Reputation: 1241
I am writing a simple web crawler in Java. I want it to be able to download as many pages per second as possible. Is there a package out there that makes doing asynchronous HTTP web requests easy in Java? I have used the HttpURLConnection but that is blocking. I also know there is something in Apache's HTTPCore NIO, but I am looking for something more lightweight. I tried using this package and I was getting better throughput using the HttpURLConnection on multiple threads.
Upvotes: 3
Views: 6685
Reputation: 27538
Generally data intensive protocols tend to perform better in terms of a raw throughput with the classic blocking I/O compared than NIO as long as the number of threads is below 1000. At least that is certainly the case with the client side HTTP based on (likely imperfect and possibly biased) HTTP benchmark used by Apache HttpClient [1]
One may be much better off using a blocking HTTP client with threads as long as the number of threads is moderate (<250)
If you are absolutely sure you want a NIO based HTTP client I can recommend Jetty HTTP client which I personally consider the best asynchronous HTTP client at the moment.

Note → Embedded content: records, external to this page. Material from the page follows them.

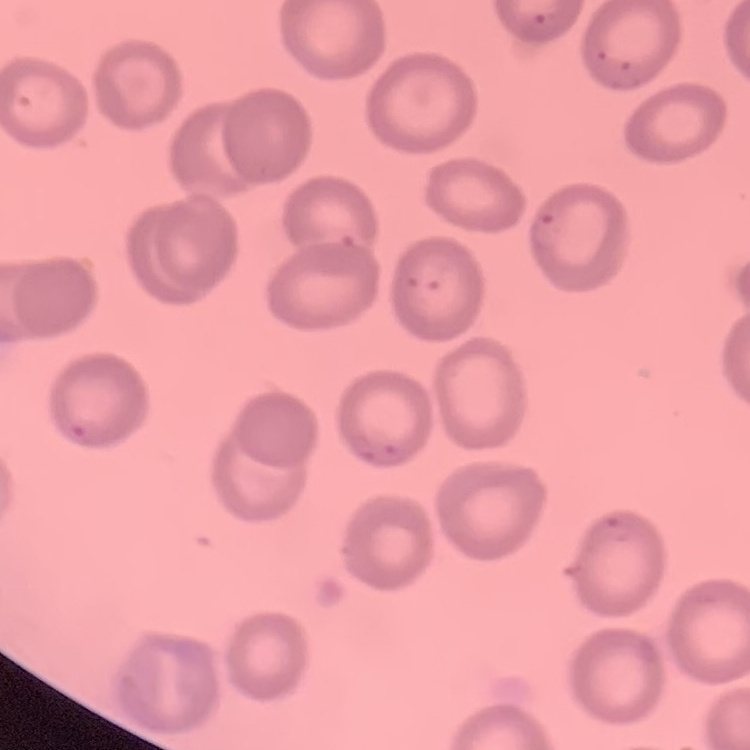
No rouleaux formation.

Summary:
  - Preparation: thin blood smear
  - Stain: Field's or Giemsa
  - Image type: square crop of a larger photomicrograph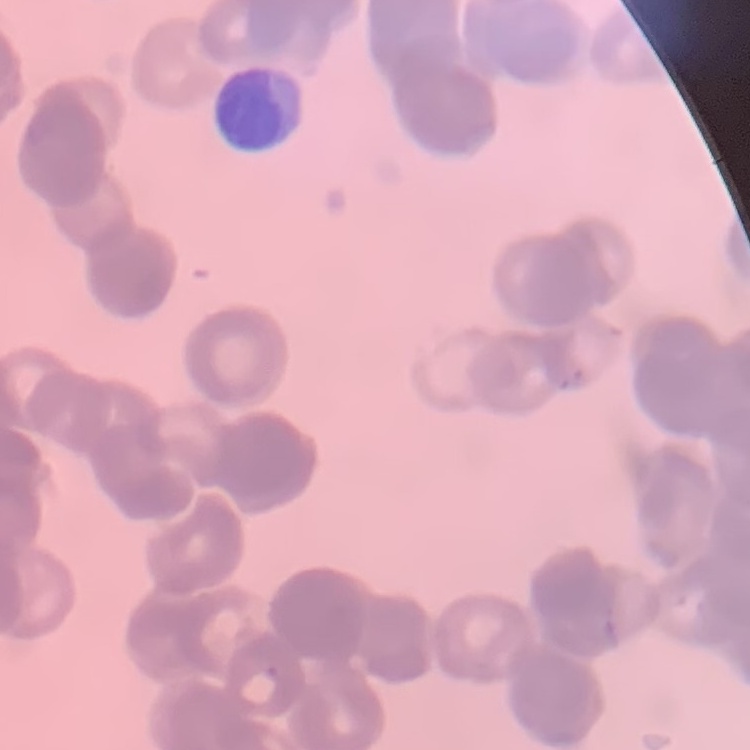
The red blood cells exhibit rouleaux formation. Thin peripheral smear. One tile cut from a larger photomicrograph. Stained with either Field's or Giemsa.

[1] http://wiki.apache.org/HttpComponents/HttpClient3vsHttpClient4vsHttpCore
Upvotes: 6
Reputation: 7387
While this user wasn't asking the same question, you may find answers to his question useful: Asynchronous HTTP Client for Java
As a side-note, if you're going to download "as many pages per second as possible", you should bear in mind that crawlers can inadvertently grind a weak server to a halt. You should probably read up on "robots.txt" and the appropriate way of interpreting this file before you unleash your creation on anything outside of your own personal test setup.
Upvotes: 3